TBTL Goes Back To Prison
Oct 17, 2014, 2:23 PM | Updated: 2:29 pm
Prison is a difficult place, made even more difficult by the lack of a short seminar or pamphlet explaining what happens there. You spend a few days in a segregation unit while you’re processed in, then you’re pushed out onto the compound without a clue as to what to do or how to act. I kept my mouth shut, watched everyone, tried to do the right things and still almost got thrown in the hole for not knowing the rules.
It was probably more difficult for me, initially, than most of the guys at FCI Sheridan because I had never done time before. I turned myself in at age 27 without ever having been arrested so it was all new to me. And the prison economy is pretty fascinating. While the administration turns a blind eye to most of it, making occasional token “busts”, illicit commerce hums along day and night. Why do the guards sit on their hands? Most of the business doesn’t hurt anyone and taking things away from prisoners makes them unhappy. And unhappy prisoners do bad things to each other and to the staff.

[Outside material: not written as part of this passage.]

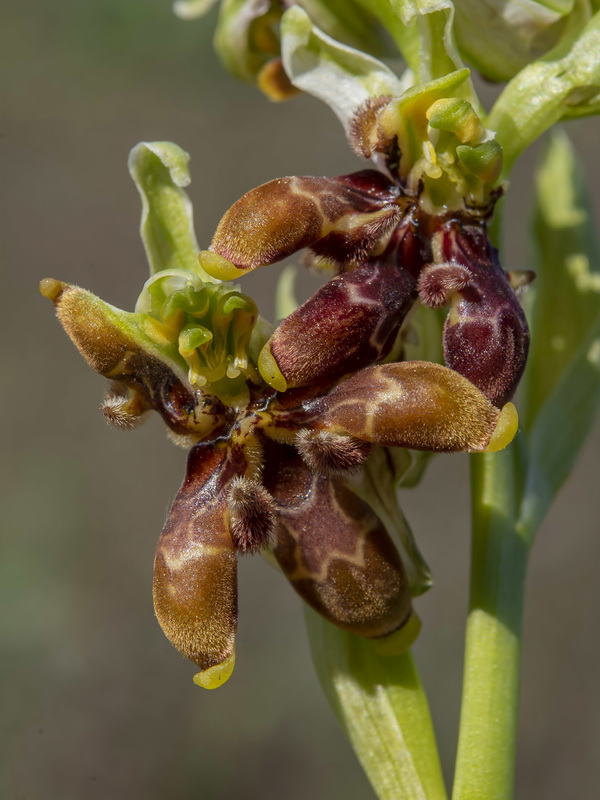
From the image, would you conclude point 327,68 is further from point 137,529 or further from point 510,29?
point 137,529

I arrived at FCI Sheridan less than a year after a riot happened. I didn’t ask a lot of questions about it because I was already under suspicion as a college educated white guy doing time behind razor wire. But there were two constant reminders of the riot. One was the building the prisoners burned had been rebuilt in a different style and the other was one of the guards who worked in the metal detector shack who had some gruesome scars from a struggle with an inmate.
Don’t go to prison. It was good for me. I needed it to grow up, learn how to live a clean life, and to make amends for all of the terrible things I did. But you’re all nice people, except Jo Ellen McCawley. She a basic bitch, yo.